◆ **Exercise goal**: Output the records below in full, word for word; pictures do not belong in it.

Dataset entries
***

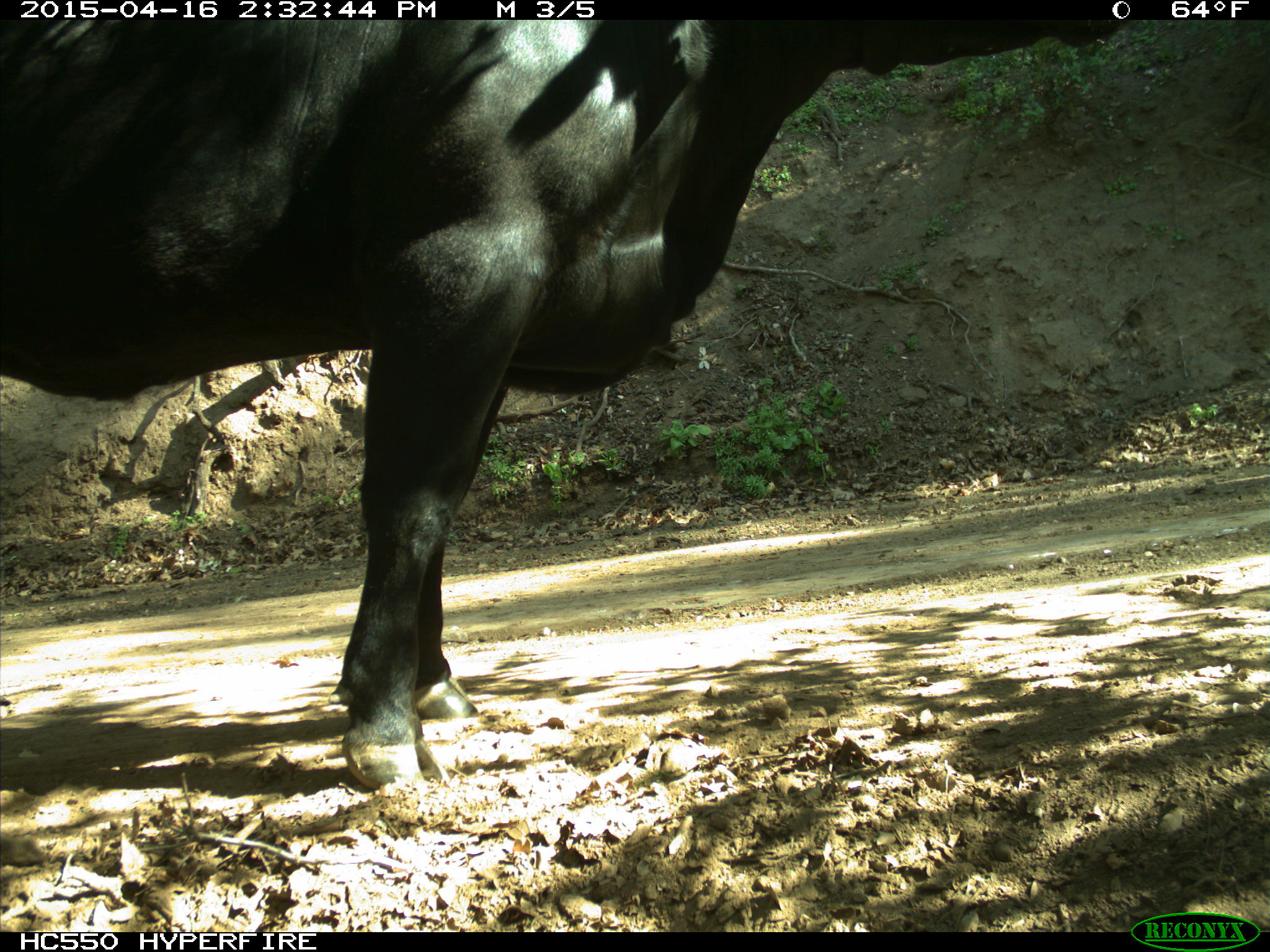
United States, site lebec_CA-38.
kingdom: Animalia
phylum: Chordata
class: Mammalia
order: Artiodactyla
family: Bovidae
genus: Bos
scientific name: Bos taurus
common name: domestic cow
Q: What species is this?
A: Bos taurus (domestic cow).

***

◆ **Written answer**:
United States, site lebec_CA-38.
kingdom: Animalia
phylum: Chordata
class: Mammalia
order: Artiodactyla
family: Bovidae
genus: Bos
scientific name: Bos taurus
common name: domestic cow
Q: What species is this?
A: Bos taurus (domestic cow).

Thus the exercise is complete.